Häufig hatten wir Gelegenheit, an den Lanzen verschiedener asiatischer Völkerschäften (Kirgisen, Sarten, Turkmenen u. a.) Büschel von Rosshaaren zu bemerken, welche teils mit dem oberen Rand unter die Dille des Lanzeneisens geschoben, teils unmittelbar unter der Dille mittels Drahtschlingen am Lanzenschaft befestigt waren, während der übrige Teil des Haarbusches frei herabhing. Unsere Kenntnis von den Anschauungen unserer asiatischen Nachbarn ließ uns zur Überzeugung kommen, dass diese Rosshaare nicht bloß zur Verzierung angebracht waren, sondern einem besonderen kriegstechnischen Zweck dienten, allein trotz vielen Umfragens gelang es uns lange nicht, vor die rechte Schmiede zu kommen.
Erst vor kurzem führte uns der Zufall mit einem der früheren wilden Kriegsgesellen zusammen, der seiner Zeit lebhaftesten Anteil an den «alamän» oder «barantd» genannten gegen unsere Grenze gerichteten Überfällen genommen hatte, und nun, zu ruhmloser Untätigkeit verdammt, nicht ungern sich in ein Gespräch über die «gute alte Zeit» einließ.
Unter anderem sagte er folgendes: «Die Rosshaarbüschel banden wir an unsere Lanzen, um die Waffe leichter aus dem Körper des getroffenen Feindes herausziehen zu können; denn sie erweiterten die Wunde genügend, um ein festes Umschließen der eingedrungenen Spitze zu verhüten, und es genügte ein leichter Ruck, um das Eisen durch die sich herumlegenden, blutdurchtränkten, schlüpferigen Haare «wie durch Butter» herausgleiten zu lassen.» Diese Erklärung schien uns vollkommen einleuchtend, wurde auch später mehrfach von ausgedienten Kosaken, den erbitterten Feinden der Grenzräuber, bestätigt.

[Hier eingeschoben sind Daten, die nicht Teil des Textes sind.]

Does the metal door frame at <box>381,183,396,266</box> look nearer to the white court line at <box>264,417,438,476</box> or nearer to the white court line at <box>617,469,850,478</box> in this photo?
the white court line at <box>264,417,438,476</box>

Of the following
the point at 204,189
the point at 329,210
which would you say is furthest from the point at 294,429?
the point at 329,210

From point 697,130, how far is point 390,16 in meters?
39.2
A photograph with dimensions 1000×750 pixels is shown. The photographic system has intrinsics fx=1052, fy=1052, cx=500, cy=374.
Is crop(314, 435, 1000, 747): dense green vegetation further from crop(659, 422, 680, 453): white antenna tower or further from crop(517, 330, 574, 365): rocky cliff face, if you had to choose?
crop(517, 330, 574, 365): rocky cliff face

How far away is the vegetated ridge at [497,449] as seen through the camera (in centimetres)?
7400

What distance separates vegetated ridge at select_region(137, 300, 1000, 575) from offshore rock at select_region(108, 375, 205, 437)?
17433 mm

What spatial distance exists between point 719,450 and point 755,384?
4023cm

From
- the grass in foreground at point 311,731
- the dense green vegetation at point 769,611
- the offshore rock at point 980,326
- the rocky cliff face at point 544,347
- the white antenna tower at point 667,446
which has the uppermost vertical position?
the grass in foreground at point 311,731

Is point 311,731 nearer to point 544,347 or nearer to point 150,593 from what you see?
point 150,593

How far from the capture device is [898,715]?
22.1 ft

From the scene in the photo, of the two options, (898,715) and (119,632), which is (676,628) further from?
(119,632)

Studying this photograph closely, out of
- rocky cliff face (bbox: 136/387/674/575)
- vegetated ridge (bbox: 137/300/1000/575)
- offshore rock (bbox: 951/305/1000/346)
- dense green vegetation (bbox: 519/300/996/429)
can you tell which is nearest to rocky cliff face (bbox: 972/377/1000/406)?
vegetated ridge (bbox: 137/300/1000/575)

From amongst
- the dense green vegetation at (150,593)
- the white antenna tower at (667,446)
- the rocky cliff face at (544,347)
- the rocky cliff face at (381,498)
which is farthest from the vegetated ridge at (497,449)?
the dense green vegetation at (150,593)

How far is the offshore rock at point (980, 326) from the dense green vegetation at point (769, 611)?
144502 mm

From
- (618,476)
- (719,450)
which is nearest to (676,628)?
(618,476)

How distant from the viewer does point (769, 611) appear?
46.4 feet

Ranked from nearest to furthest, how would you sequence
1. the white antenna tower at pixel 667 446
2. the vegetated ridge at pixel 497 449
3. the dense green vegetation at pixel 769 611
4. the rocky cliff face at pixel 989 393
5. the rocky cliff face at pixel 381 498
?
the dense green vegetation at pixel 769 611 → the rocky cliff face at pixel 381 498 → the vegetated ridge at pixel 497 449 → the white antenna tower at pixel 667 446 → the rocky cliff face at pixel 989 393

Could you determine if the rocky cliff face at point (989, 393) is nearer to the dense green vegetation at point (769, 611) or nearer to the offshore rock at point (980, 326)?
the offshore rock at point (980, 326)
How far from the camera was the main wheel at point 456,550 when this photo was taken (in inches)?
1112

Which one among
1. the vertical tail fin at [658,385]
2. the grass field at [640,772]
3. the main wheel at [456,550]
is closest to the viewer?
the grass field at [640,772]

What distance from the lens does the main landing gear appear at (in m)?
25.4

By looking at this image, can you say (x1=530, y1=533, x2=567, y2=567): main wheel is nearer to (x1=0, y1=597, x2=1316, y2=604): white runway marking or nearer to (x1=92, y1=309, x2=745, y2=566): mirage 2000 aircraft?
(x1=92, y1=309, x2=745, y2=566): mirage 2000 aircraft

Zur Ergänzung des Obigen mag noch gesagt sein, dass sowohl die Karawie die Teke-Turkmenen bei der Attacke die Lanze nicht unter die Armhöhle drücken, sondern das untere Ende des Schaftes gegen den vorderen Sattelbogen stemmen; weit vorgebeugt geben sie mit dem rechten Arm der Lanzenspitze die nötige Richtung. Es erklärt sich daraus, dass der Stoß bei der vollen Wucht des dahinjagenden Pferdes mit furchtbarer Kraft erfolgt, und die Lanze durch alle Schutzvorrichtungen stets tief in den Körper des Getroffenen eindringt.
W. Shelesnow.
Quelle: Zeitschrift für Historische Waffenkunde. Organ des Vereins für historische Waffenkunde. II. Band. Heft 6. Dresden, 1900-1902.